▶ _WHAT YOU ARE ASKED TO DO_
Revise the lines below by replacing "white motorboat" with "white speedboat" wherever it appears and changing nothing else. Leave the pictures out of your version.

** Begin SUPPLIED MATERIAL **

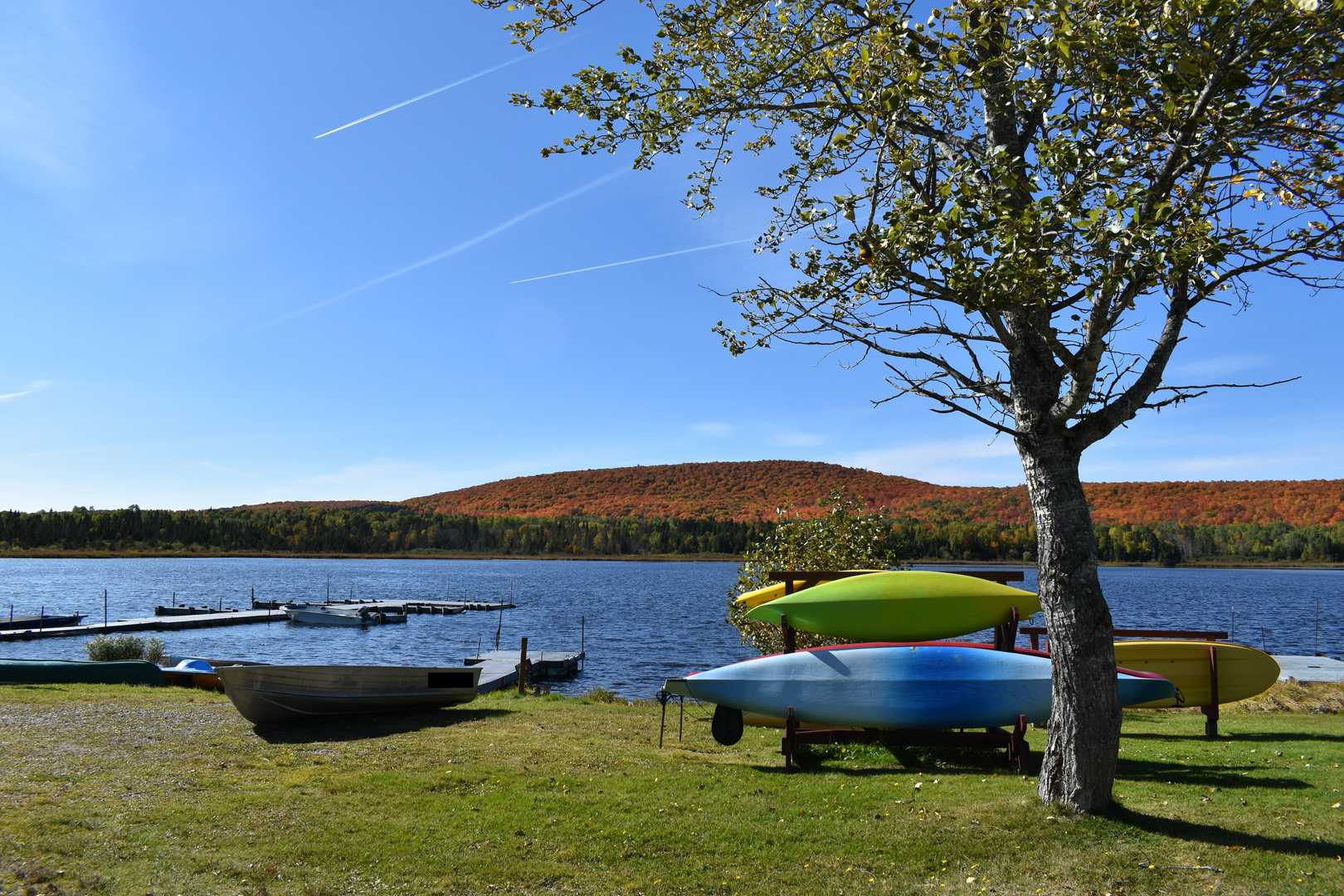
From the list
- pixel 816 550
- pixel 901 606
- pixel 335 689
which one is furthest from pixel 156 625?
pixel 901 606

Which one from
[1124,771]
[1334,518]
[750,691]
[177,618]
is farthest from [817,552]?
[1334,518]

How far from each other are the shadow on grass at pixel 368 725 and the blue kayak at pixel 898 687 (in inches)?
187

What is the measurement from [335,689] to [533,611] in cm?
4780

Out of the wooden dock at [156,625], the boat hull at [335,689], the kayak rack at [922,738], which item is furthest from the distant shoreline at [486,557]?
the kayak rack at [922,738]

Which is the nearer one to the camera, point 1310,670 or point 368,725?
point 368,725

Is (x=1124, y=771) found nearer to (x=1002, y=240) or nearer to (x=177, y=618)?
(x=1002, y=240)

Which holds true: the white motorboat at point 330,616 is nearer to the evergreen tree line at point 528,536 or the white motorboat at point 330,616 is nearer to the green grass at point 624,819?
the green grass at point 624,819

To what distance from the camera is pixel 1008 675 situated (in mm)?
10281

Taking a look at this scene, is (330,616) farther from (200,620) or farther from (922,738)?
(922,738)

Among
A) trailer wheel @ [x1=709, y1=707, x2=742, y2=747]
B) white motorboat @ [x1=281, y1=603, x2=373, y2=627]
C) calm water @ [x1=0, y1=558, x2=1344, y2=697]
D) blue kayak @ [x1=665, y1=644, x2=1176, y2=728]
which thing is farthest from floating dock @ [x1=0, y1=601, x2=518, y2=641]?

** End SUPPLIED MATERIAL **

▶ _FULL ANSWER_
From the list
- pixel 816 550
- pixel 901 606
- pixel 335 689
which one is furthest from pixel 156 625?
pixel 901 606

Which one from
[1124,771]
[1334,518]
[750,691]
[177,618]
is farthest from [817,552]?
[1334,518]

How far from each other are the shadow on grass at pixel 368 725 and the blue kayak at pixel 898 687 (in inches)?
187

What is the measurement from [335,689] to [533,611] in cm?
4780

Out of the wooden dock at [156,625], the boat hull at [335,689], the kayak rack at [922,738], which item is furthest from the distant shoreline at [486,557]?
the kayak rack at [922,738]

Which is the nearer one to the camera, point 1310,670 or point 368,725?
point 368,725

Is (x=1124, y=771) found nearer to (x=1002, y=240) or nearer to (x=177, y=618)?
(x=1002, y=240)

Which holds true: the white speedboat at point 330,616 is nearer to the evergreen tree line at point 528,536 or the white speedboat at point 330,616 is nearer to the green grass at point 624,819?
the green grass at point 624,819

To what distance from the camera is pixel 1008 675 situated (in mm)?
10281

Taking a look at this scene, is (330,616) farther from (200,620) or farther from (922,738)?
(922,738)

Among
A) trailer wheel @ [x1=709, y1=707, x2=742, y2=747]
B) white speedboat @ [x1=281, y1=603, x2=373, y2=627]
C) calm water @ [x1=0, y1=558, x2=1344, y2=697]
D) blue kayak @ [x1=665, y1=644, x2=1176, y2=728]
which thing is farthest from floating dock @ [x1=0, y1=601, x2=518, y2=641]?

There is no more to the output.